***Let's connect on*** [Linkedin](https://www.linkedin.com/in/ritesh-kumar-4062a620a/)

# **Hypertension Risk Prediction Model** 

![Screenshot 2024-06-05 at 10.36.07 PM.png](attachment:36b75a24-4d52-4c42-ad00-9b897e14610b.png)

# **Importing libraries**

In [None]:
# This Python 3 environment comes with many helpful analytics libraries installed
# It is defined by the kaggle/python Docker image: https://github.com/kaggle/docker-python
# For example, here's several helpful packages to load

import numpy as np # linear algebra
import pandas as pd # data processing, CSV file I/O (e.g. pd.read_csv)
import matplotlib.pyplot as plt
import seaborn as sns
from sklearn.model_selection import train_test_split
from sklearn.preprocessing import StandardScaler
from sklearn.ensemble import RandomForestClassifier
from sklearn.metrics import accuracy_score, precision_score, recall_score, f1_score, roc_auc_score, confusion_matrix
import matplotlib.pyplot as plt

# Input data files are available in the read-only "../input/" directory
# For example, running this (by clicking run or pressing Shift+Enter) will list all files under the input directory

import os
for dirname, _, filenames in os.walk('/Users/riteshkumar/Downloads/ML projects/Hypertension Risk Prediction/Hypertension-risk-model-main.csv'):
    for filename in filenames:
        print(os.path.join(dirname, filename))

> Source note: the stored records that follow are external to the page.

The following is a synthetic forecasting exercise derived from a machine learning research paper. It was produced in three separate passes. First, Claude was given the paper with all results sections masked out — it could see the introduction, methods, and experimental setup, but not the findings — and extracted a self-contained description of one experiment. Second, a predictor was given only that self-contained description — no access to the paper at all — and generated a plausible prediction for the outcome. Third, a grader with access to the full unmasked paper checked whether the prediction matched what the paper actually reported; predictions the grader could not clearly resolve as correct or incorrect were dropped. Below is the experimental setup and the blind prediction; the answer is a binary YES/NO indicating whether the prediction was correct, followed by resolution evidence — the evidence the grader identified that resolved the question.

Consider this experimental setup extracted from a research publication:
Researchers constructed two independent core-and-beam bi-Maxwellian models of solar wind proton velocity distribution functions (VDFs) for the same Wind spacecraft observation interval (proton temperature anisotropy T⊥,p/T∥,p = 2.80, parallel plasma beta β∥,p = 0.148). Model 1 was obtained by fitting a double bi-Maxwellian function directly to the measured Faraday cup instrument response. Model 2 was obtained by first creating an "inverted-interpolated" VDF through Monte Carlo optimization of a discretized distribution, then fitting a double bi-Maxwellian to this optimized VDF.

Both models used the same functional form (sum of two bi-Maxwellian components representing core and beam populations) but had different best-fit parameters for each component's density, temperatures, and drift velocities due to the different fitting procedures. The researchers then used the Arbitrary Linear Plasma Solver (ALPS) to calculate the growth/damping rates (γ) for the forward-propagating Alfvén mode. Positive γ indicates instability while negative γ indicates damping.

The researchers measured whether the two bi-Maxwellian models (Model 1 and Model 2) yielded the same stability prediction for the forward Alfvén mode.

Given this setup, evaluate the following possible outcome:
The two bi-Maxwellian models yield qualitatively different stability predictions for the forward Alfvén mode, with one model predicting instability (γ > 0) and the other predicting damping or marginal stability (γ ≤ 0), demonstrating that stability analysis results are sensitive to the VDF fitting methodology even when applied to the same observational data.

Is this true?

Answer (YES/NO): YES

# You can write up to 20GB to the current directory (/kaggle/working/) that gets preserved as output when you create a version using "Save & Run All" 
# You can also write temporary files to /kaggle/temp/, but they won't be saved outside of the current session

# **Loading dataset into pandas dataframe**

In [None]:
# Importing the dataset into Pandas DataFrame
df = pd.read_csv("/Users/riteshkumar/Downloads/ML projects/Hypertension Risk Prediction/Hypertension-risk-model-main.csv")

In [None]:
# Displaying first 10 rows of the dataset
df.head()

# **Explore the data** 

In [None]:
# Displaying datatype of columns
df.info()

In [None]:
# Displaying the Statistical summary of numerical columns
df.describe()

In [None]:
# Number of rows and columns
df.shape

In [None]:
# Checking for null values in the dataset
df.isnull().sum()

In [None]:
# Calculate the percentage of missing values for each column
missing_values = df.isnull().mean() * 100
print(missing_values)

In [None]:
# Fill missing values with mean or median
df['cigsPerDay'].fillna(df['cigsPerDay'].median(), inplace=True)
df['BPMeds'].fillna(df['BPMeds'].median(), inplace=True)
df['totChol'].fillna(df['totChol'].median(), inplace=True)
df['BMI'].fillna(df['BMI'].median(), inplace=True)
df['heartRate'].fillna(df['heartRate'].median(), inplace=True)
df['glucose'].fillna(df['glucose'].median(), inplace=True)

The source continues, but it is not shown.